Architecture: Configuration Injection Points

To control build-versus-buy decisions, you need to inject configuration at the right layer. Here is the conceptual flow (not a specific tool implementation):

User Task
    |
    v
Agent Orchestrator
    |
    v
Context Assembly (project files, config, skills)
    |
    v
LLM Inference (with tool access)
    |
    v
Tool Call: Import or Implement?
    |
    v
Dependency Resolution (MCP, package manager)
    |
    v
Code Generation
    |
    v
Validation (tests, linters, security scan)
    |
    v
Commit

Configuration can enter at three points:

Context Assembly: Static files, rules, and preferences
Tool Access: MCP servers that filter or rank packages
Validation: Post-generation checks that reject unwanted dependencies

The protocol will test all three.

When to Intervene

Not every build-versus-buy decision needs human oversight. The protocol suggests intervention thresholds:

High-risk dependencies: Cryptography, authentication, payment processing
License-sensitive projects: GPL, AGPL, or proprietary restrictions
Performance-critical paths: Bundle size, cold start time, memory footprint
Long-lived codebases: Maintenance burden of custom implementations

For low-risk, short-lived scripts, agent autonomy is fine.

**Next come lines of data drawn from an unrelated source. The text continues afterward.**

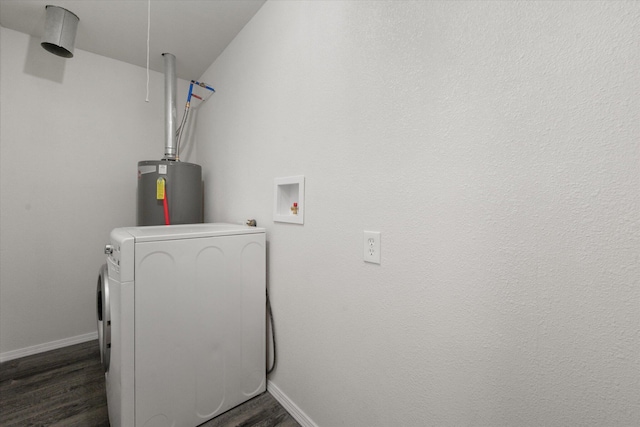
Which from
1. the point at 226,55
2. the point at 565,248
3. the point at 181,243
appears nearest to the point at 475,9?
the point at 565,248

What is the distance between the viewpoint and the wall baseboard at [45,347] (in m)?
1.94

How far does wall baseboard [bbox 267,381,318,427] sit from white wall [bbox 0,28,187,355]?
1792 millimetres

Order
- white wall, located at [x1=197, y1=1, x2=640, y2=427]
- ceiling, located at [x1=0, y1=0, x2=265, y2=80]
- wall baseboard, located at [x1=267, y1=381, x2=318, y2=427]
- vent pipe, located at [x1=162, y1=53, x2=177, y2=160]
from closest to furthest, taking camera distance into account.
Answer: white wall, located at [x1=197, y1=1, x2=640, y2=427], wall baseboard, located at [x1=267, y1=381, x2=318, y2=427], ceiling, located at [x1=0, y1=0, x2=265, y2=80], vent pipe, located at [x1=162, y1=53, x2=177, y2=160]

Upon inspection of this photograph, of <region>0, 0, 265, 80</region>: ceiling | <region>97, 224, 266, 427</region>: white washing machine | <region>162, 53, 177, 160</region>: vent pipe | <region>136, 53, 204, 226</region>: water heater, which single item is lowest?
<region>97, 224, 266, 427</region>: white washing machine

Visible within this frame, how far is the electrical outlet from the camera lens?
1.01 m

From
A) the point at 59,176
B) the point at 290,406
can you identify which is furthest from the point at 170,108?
the point at 290,406

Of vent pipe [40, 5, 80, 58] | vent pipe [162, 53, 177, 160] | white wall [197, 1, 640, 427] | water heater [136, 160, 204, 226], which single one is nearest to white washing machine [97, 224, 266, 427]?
white wall [197, 1, 640, 427]

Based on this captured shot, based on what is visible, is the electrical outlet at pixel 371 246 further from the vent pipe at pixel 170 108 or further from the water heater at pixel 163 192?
the vent pipe at pixel 170 108

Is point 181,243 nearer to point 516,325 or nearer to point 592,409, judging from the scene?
point 516,325

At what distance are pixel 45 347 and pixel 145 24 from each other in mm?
2513

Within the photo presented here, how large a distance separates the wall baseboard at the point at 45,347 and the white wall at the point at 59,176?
0.06 feet

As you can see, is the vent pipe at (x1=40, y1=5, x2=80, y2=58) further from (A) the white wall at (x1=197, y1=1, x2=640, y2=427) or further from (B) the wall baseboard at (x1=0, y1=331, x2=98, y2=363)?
(B) the wall baseboard at (x1=0, y1=331, x2=98, y2=363)

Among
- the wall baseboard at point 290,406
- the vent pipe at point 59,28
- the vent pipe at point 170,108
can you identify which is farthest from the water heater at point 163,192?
the wall baseboard at point 290,406

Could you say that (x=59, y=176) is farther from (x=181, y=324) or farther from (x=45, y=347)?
(x=181, y=324)
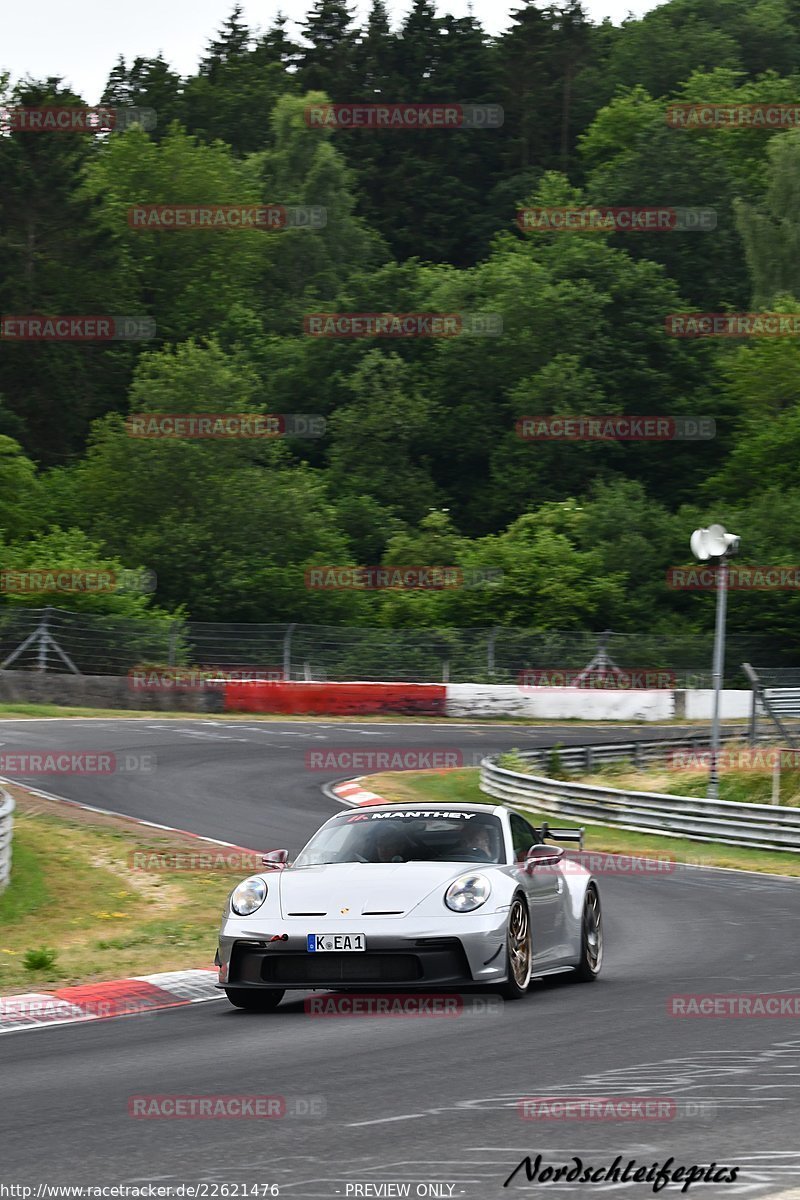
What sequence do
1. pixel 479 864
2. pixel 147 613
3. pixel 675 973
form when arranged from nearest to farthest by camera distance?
pixel 479 864, pixel 675 973, pixel 147 613

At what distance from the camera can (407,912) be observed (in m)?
9.71

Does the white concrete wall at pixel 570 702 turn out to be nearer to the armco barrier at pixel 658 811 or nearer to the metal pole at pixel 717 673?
the armco barrier at pixel 658 811

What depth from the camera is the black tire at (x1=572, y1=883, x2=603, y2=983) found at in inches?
443

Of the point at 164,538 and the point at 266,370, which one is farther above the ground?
the point at 266,370

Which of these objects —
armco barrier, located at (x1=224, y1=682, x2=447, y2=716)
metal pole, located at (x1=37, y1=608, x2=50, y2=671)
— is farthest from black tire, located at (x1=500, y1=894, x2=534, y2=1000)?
armco barrier, located at (x1=224, y1=682, x2=447, y2=716)

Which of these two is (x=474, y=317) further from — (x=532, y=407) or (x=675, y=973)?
(x=675, y=973)

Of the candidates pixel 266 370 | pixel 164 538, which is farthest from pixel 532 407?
pixel 164 538

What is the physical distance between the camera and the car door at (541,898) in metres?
10.5

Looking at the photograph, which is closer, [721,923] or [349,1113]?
[349,1113]

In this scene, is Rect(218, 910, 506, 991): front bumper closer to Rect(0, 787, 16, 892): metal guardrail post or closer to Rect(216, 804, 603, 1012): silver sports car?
Rect(216, 804, 603, 1012): silver sports car

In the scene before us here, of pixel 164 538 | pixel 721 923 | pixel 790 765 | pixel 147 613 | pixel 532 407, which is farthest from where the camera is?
pixel 532 407

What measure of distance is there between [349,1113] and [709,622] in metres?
51.1

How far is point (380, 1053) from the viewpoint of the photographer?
8.30m

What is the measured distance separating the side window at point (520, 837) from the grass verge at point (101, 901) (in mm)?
2718
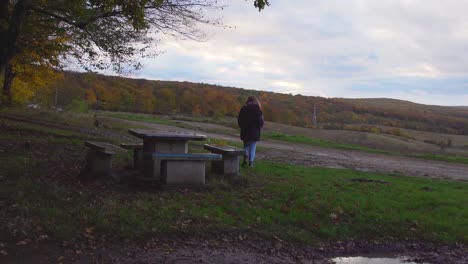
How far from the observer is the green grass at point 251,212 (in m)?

For production infrastructure, you need guardrails.

Technical Verdict

Relevant when:

You deploy agentic coding tools in production environments
You need to audit or explain dependency choices
You manage supply chain risk or licensing compliance
You want to measure the impact of configuration on agent behavior

Less relevant when:

You are prototyping or exploring ideas
You trust the agent’s default behavior for your use case
You lack the infrastructure to log and review agent decisions
You do not have a dependency policy to encode

The study protocol is a research design, not a deployable product. But it formalizes a problem that every team using agentic coding tools will encounter: how do you control what the agent imports? The answer is configuration, observability, and validation at multiple layers. The protocol shows you where to instrument.